BEGIN Excerpted passage
Under Pennsylvania law,1 an insurer must establish three elements in order to void an insurance policy on the grounds of false and fraudulent representations. "`These are: (1) the declaration must be false; (2) its subject matter must be material to the risk; and (3) the applicant must have known it to be false or must have made the statement in bad faith.'" Lotman v. Security Mut. Life Ins. Co., 478 F.2d 868, 870 (3d Cir.1973) (quoting Bremmer v. Protected Home Mut. Life Ins. Co., 218 Pa.Super.Ct. 364, 366, 280 A.2d 664, 665 (1971)); Evans v. Penn Mut. Life Ins. Co., 322 Pa. 547, 560, 186 A. 133, 141 (1936). From the evidence presented at trial, I find that Equitable has satisfied all three of these elements.2

A. The Falsity of the Declarations and Their Materiality

First, Van Riper's declarations that he was never treated for "blood spitting" or for "alcoholism" and that he did not have any illness or had not been treated at any "hospital clinic, sanatorium, or other medical facility" during the five years prior to his application were false. Indeed, the plaintiff conceded that his answers to the above questions on the Application for Insurance as recorded by Mr. Schall and Dr. Kaufman were untrue or incomplete but contends he was never asked these questions. Nonetheless, on cross-examination, Van Riper admitted that had these questions been propounded to him by Dr. Kaufman or Mr. Schall then his answers as presently recorded on his application would be incorrect:

Q. Assuming the doctor did ask you the question, "Have you ever received counseling or treatment regarding the use of alcohol," and you replied in response to the doctor's question no, would that reply in your mind be dishonest, sir?
END Excerpted passage
**What to produce**
Retype everything in the insurance ruling from "Q. Assuming the" down to "be dishonest, sir?". Rely on the insurance ruling alone.
BEGIN Data section
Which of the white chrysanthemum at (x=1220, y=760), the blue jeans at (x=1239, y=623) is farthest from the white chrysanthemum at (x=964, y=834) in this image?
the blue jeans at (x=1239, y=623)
END Data section
**Solved exercise**
Q. Assuming the doctor did ask you the question, "Have you ever received counseling or treatment regarding the use of alcohol," and you replied in response to the doctor's question no, would that reply in your mind be dishonest, sir?